“I h’ain’t stayed as stiddy in North Car’lina as the rest on ’em,” repeated Mr. Stamps. “When I was younger, I kinder launched out wunct. I thought I could make money faster ef I wus in a more money-makin’er place, ‘n’ I launched out. I went North a spell ‘n’ was thar a right smart while. I sorter stedded the folks’ ways ‘n’ I got to knowin’ ’em when I seed ’em ‘n’ heerd ’em talk. I know’d her for one the minit I set eyes on her ‘n’ heern her speak. I didn’t say nuthin’ much to the rest on ye, ’cause I know’s ye’d make light on it; but I know’d it wus jest that ar way with the Northerners.”
“Well,” said Tom, “it’s valuable information, I suppose.”
Mr. Stamps coughed. He turned his hat over and looked into its greasy and battered crown modestly.
“It mout be,” he replied, “‘n’ then again it moughtent. It moughtent be if thar’ wus nuthin’ else to go ’long with it. They wus hidin’ sumthin’, ye know, ‘n’ they sot a heap on keepin’ it hid. Ef a body know’d the whole thing from the start, thet’d be int’rustin’, ‘n’ it ’ud be vallyable too.”
“Valuable be d——” Tom began, but he checked himself once more on glancing at the cradle.
But Mr. Stamps was so far interested that he did not read the warning he might have read in the suddenly repressed outbreak. As he neared his goal he became a little excited and incautious. He leaned forward, blinking rapidly.
“They wasn’t no man ‘n’ wife,” he said. “Lord, no! ‘N’ ef the two as knowed most on ’em ‘n’ was kinder quickest at readin’ signs ’d kinder go partners ‘n’ heve confydence in one another, ‘n’ sorter lay to ‘n’ work it out ‘n’ foller it up, it ud be vallybler than stores, or post-offices, or farms to both on ’em.” And he leaned so far forward and blinked so fast that he lost his balance and almost fell off his chair.

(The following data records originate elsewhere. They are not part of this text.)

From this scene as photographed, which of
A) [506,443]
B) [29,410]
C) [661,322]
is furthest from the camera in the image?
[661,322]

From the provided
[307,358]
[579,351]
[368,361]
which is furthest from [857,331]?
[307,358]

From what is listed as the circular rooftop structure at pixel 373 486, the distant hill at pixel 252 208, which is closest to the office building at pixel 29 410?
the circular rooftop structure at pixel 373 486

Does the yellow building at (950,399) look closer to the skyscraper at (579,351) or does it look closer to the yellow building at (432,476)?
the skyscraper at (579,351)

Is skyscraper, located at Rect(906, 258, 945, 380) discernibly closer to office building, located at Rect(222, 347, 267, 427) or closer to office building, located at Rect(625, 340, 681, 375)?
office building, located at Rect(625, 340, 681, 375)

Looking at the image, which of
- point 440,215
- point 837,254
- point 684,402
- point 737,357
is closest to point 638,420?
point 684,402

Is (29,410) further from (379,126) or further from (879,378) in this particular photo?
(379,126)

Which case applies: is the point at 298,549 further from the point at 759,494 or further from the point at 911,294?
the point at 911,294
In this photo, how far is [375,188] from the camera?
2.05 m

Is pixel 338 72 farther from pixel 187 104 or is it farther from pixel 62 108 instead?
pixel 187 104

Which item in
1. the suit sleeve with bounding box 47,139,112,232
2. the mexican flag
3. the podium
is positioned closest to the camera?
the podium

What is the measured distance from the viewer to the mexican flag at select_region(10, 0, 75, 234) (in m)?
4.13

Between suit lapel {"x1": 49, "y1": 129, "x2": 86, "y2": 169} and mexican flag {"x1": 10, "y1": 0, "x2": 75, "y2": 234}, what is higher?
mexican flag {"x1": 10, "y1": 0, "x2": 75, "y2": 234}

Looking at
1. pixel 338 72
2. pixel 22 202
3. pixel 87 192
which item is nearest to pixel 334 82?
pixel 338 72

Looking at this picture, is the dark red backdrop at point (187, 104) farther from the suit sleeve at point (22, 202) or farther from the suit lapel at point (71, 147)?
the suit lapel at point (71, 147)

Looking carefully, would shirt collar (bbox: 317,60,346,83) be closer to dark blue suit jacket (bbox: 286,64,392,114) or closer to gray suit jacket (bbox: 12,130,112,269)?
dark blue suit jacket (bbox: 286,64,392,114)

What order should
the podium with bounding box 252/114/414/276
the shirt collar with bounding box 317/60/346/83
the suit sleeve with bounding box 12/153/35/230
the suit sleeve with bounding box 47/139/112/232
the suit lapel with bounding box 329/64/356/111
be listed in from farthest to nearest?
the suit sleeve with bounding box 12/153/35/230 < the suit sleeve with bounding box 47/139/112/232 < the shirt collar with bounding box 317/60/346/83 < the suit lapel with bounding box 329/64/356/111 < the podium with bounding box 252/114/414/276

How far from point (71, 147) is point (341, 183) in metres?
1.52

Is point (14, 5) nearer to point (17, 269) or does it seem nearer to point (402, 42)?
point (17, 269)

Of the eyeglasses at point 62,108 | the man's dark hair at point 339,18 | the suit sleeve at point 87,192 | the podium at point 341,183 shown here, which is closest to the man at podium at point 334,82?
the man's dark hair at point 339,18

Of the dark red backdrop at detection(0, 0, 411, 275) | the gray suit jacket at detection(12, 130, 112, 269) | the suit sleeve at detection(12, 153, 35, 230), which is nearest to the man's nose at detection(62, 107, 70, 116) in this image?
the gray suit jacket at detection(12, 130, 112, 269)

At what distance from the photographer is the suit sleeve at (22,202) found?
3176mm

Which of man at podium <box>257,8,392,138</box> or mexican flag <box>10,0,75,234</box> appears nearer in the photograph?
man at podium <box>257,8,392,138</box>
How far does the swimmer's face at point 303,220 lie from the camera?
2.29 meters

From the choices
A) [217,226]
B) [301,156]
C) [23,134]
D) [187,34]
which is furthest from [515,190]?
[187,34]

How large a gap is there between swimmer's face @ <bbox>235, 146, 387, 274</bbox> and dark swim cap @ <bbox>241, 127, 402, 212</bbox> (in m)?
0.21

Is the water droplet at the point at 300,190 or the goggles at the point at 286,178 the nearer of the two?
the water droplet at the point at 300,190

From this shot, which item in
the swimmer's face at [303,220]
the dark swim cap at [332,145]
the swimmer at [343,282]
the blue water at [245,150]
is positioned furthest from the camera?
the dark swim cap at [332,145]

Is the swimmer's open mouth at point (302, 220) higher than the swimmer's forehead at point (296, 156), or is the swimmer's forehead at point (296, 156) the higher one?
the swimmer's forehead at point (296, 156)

It was Tom who saved him from his fall, but not from that tender consideration for his physical security which such an act would argue. Tom gathered up his legs and strode across to him almost before he had finished speaking. For the time being he had apparently forgotten the cradle and its occupant. He seized the little man by the back of his collar and lifted him bodily out of his chair and shook him as a huge mastiff might have shaken a rat, agitating the little legs in the large trousers with a force which gave them, for a few seconds, the most active employment.
“You confounded, sneaking, underhanded little thief!” he thundered. “You damned little scoundrel! You—you——”

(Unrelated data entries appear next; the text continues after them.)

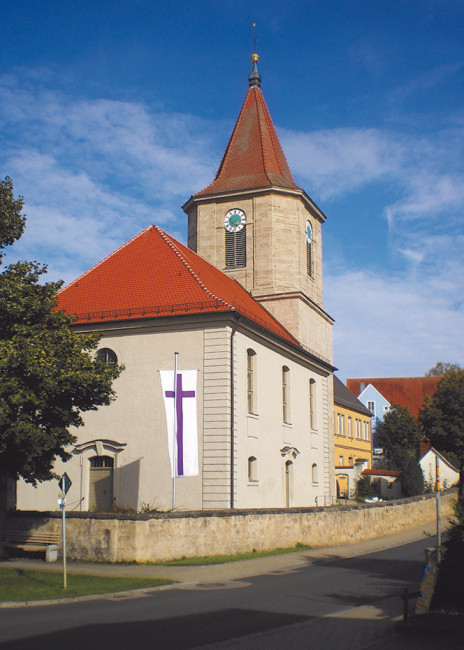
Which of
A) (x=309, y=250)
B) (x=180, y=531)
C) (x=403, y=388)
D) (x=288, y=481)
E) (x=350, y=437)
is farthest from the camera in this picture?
(x=403, y=388)

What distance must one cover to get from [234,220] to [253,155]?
469cm

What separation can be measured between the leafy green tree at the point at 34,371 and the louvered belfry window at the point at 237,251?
56.8ft

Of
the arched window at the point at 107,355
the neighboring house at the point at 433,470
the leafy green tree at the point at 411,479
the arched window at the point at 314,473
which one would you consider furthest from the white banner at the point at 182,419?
the neighboring house at the point at 433,470

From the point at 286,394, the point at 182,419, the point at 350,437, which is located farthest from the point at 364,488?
the point at 182,419

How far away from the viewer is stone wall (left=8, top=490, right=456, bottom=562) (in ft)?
59.3

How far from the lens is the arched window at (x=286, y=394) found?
2938 cm

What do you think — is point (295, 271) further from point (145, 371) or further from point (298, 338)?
point (145, 371)

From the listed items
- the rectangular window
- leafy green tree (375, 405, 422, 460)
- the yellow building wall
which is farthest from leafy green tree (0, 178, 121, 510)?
the rectangular window

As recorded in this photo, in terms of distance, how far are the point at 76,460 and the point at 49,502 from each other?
176 cm

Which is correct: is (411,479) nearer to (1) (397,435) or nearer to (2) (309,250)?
(1) (397,435)

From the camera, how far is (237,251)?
34938 millimetres

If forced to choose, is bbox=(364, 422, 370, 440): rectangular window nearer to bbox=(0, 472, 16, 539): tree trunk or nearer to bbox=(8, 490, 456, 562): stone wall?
bbox=(8, 490, 456, 562): stone wall

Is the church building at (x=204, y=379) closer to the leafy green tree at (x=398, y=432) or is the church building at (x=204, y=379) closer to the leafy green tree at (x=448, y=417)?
the leafy green tree at (x=448, y=417)

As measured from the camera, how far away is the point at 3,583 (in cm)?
1456
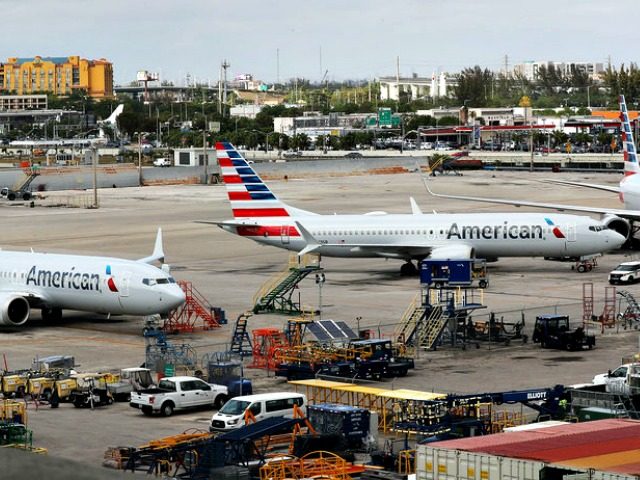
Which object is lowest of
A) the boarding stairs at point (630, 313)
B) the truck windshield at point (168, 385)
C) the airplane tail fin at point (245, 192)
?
the boarding stairs at point (630, 313)

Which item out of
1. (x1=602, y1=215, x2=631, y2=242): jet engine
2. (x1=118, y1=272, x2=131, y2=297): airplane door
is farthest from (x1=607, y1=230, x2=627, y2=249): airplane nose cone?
(x1=118, y1=272, x2=131, y2=297): airplane door

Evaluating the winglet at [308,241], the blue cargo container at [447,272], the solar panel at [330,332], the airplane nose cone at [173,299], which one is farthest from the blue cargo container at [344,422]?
the winglet at [308,241]

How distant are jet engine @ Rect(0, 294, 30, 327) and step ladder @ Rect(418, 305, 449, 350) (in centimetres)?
1721

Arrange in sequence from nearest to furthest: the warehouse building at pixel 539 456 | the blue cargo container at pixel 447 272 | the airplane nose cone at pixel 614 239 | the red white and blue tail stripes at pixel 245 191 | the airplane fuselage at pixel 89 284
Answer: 1. the warehouse building at pixel 539 456
2. the airplane fuselage at pixel 89 284
3. the blue cargo container at pixel 447 272
4. the airplane nose cone at pixel 614 239
5. the red white and blue tail stripes at pixel 245 191

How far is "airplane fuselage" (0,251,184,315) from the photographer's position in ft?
169

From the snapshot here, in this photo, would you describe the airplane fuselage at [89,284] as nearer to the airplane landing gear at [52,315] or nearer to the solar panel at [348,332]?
the airplane landing gear at [52,315]

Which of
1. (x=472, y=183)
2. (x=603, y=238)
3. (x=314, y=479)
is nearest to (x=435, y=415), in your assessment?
(x=314, y=479)

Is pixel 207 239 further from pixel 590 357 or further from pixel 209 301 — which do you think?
pixel 590 357

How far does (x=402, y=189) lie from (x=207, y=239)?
194 ft

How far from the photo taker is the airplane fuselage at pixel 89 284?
51.4 metres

And he bore him out of doors, set him struggling astride his mule which was cropping the grass, and struck that sagacious animal a blow upon her quarters which sent her galloping along the Barnesville Road at a pace which caused her rider to cling to her neck and body with arms and legs, in which inconvenient posture he remained, unable to recover himself, for a distance of at least half a mile.